DIRECTION:
Rewrite the lines below, replacing every occurrence of "detector" with "classifier" and leaving all other text the same.

═════ DATA RECORDS ═════

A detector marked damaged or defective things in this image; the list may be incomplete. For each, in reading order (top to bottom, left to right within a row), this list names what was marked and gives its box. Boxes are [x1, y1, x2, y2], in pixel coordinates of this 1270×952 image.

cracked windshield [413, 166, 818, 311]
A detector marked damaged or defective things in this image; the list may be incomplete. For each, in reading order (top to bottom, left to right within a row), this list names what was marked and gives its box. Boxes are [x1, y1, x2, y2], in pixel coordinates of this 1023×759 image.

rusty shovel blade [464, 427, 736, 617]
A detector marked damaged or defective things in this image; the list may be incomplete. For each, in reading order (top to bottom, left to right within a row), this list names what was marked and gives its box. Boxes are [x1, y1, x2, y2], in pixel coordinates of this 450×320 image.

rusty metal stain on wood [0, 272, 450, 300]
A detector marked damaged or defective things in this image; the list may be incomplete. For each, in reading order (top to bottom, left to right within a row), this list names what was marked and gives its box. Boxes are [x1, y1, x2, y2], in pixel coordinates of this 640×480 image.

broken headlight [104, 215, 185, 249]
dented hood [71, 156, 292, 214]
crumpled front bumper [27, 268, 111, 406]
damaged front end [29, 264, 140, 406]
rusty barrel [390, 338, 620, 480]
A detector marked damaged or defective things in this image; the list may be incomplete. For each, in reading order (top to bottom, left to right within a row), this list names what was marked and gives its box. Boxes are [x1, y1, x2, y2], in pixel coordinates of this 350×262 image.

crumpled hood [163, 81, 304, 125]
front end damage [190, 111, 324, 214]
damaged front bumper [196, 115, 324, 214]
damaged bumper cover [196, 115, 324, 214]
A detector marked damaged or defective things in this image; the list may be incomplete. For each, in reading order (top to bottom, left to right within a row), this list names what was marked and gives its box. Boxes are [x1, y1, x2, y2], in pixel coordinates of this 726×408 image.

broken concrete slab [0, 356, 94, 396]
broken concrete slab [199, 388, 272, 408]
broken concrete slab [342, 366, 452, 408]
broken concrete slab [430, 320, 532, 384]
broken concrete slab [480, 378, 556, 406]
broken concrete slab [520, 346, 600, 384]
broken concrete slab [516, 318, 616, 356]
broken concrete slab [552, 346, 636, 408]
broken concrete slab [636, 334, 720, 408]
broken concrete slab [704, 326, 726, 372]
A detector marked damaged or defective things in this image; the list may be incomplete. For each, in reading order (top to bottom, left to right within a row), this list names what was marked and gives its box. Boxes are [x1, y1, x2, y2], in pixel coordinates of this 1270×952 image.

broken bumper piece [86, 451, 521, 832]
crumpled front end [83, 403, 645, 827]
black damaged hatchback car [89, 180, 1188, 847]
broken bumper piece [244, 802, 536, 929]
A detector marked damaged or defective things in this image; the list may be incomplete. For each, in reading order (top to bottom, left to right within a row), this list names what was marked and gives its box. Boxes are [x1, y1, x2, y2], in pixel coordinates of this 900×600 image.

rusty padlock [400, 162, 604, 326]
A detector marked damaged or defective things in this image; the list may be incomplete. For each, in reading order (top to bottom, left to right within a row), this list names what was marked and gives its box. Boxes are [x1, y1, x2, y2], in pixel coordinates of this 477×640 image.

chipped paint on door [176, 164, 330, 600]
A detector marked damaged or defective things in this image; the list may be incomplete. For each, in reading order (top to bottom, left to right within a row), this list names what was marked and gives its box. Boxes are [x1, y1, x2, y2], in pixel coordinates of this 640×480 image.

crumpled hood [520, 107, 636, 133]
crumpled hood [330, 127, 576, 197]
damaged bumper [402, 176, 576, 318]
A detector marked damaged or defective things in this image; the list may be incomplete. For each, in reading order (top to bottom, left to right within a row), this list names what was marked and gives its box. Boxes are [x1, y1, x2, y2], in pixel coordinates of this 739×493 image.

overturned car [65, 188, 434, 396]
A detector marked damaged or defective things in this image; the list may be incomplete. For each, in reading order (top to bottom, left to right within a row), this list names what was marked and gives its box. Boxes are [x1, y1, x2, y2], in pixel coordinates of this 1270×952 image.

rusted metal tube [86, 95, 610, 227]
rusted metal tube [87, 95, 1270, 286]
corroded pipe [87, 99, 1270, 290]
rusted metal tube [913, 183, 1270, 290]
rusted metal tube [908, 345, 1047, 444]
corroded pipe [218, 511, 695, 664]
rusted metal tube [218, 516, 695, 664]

═════

WRITTEN ANSWER:
A classifier marked damaged or defective things in this image; the list may be incomplete. For each, in reading order (top to bottom, left to right within a row), this list names what was marked and gives its box. Boxes are [x1, y1, x2, y2], in pixel coordinates of this 1270×952 image.

cracked windshield [413, 166, 818, 311]
A classifier marked damaged or defective things in this image; the list may be incomplete. For each, in reading order (top to bottom, left to right within a row), this list names what was marked and gives its box. Boxes are [x1, y1, x2, y2], in pixel coordinates of this 1023×759 image.

rusty shovel blade [464, 427, 736, 617]
A classifier marked damaged or defective things in this image; the list may be incomplete. For each, in reading order (top to bottom, left to right within a row), this list names what was marked and gives its box. Boxes are [x1, y1, x2, y2], in pixel coordinates of this 450×320 image.

rusty metal stain on wood [0, 272, 450, 300]
A classifier marked damaged or defective things in this image; the list may be incomplete. For each, in reading order (top to bottom, left to right within a row), this list names what was marked and gives its box. Boxes are [x1, y1, x2, y2], in pixel coordinates of this 640×480 image.

broken headlight [104, 215, 185, 249]
dented hood [71, 156, 292, 214]
crumpled front bumper [27, 268, 111, 406]
damaged front end [29, 264, 140, 406]
rusty barrel [390, 338, 620, 480]
A classifier marked damaged or defective things in this image; the list may be incomplete. For each, in reading order (top to bottom, left to right within a row), this list names what was marked and gives its box. Boxes are [x1, y1, x2, y2], in pixel coordinates of this 350×262 image.

crumpled hood [163, 81, 304, 125]
front end damage [190, 111, 324, 214]
damaged front bumper [196, 115, 324, 214]
damaged bumper cover [196, 115, 324, 214]
A classifier marked damaged or defective things in this image; the list may be incomplete. For each, in reading order (top to bottom, left to right within a row), this list names what was marked and gives its box. Boxes are [x1, y1, x2, y2], in pixel coordinates of this 726×408 image.

broken concrete slab [0, 356, 94, 396]
broken concrete slab [199, 388, 272, 408]
broken concrete slab [342, 366, 452, 408]
broken concrete slab [430, 320, 532, 384]
broken concrete slab [480, 378, 556, 406]
broken concrete slab [520, 346, 600, 384]
broken concrete slab [516, 318, 616, 356]
broken concrete slab [552, 346, 636, 408]
broken concrete slab [636, 334, 720, 408]
broken concrete slab [704, 326, 726, 372]
A classifier marked damaged or defective things in this image; the list may be incomplete. For each, in reading order (top to bottom, left to right within a row), this list names what was marked and gives its box. Boxes are [x1, y1, x2, y2], in pixel coordinates of this 1270×952 image.

broken bumper piece [86, 451, 521, 832]
crumpled front end [83, 403, 645, 827]
black damaged hatchback car [89, 180, 1188, 847]
broken bumper piece [244, 802, 536, 929]
A classifier marked damaged or defective things in this image; the list may be incomplete. For each, in reading order (top to bottom, left to right within a row), this list names what was marked and gives its box. Boxes are [x1, y1, x2, y2], in pixel coordinates of this 900×600 image.

rusty padlock [400, 162, 604, 326]
A classifier marked damaged or defective things in this image; the list may be incomplete. For each, in reading order (top to bottom, left to right within a row), this list names what was marked and gives its box. Boxes are [x1, y1, x2, y2], in pixel coordinates of this 477×640 image.

chipped paint on door [176, 164, 330, 600]
A classifier marked damaged or defective things in this image; the list may be incomplete. For each, in reading order (top to bottom, left to right within a row), this list names what was marked and gives its box. Boxes are [x1, y1, x2, y2], in pixel coordinates of this 640×480 image.

crumpled hood [520, 107, 636, 133]
crumpled hood [330, 127, 576, 197]
damaged bumper [402, 176, 576, 318]
A classifier marked damaged or defective things in this image; the list may be incomplete. For each, in reading order (top to bottom, left to right within a row), this list names what was marked and gives its box. Boxes are [x1, y1, x2, y2], in pixel coordinates of this 739×493 image.

overturned car [65, 188, 434, 396]
A classifier marked damaged or defective things in this image; the list may be incomplete. For each, in reading order (top to bottom, left to right within a row), this list names what was marked and gives its box. Boxes are [x1, y1, x2, y2], in pixel coordinates of this 1270×952 image.

rusted metal tube [86, 95, 610, 227]
rusted metal tube [87, 95, 1270, 286]
corroded pipe [87, 99, 1270, 290]
rusted metal tube [913, 183, 1270, 290]
rusted metal tube [908, 345, 1047, 444]
corroded pipe [218, 511, 695, 664]
rusted metal tube [218, 516, 695, 664]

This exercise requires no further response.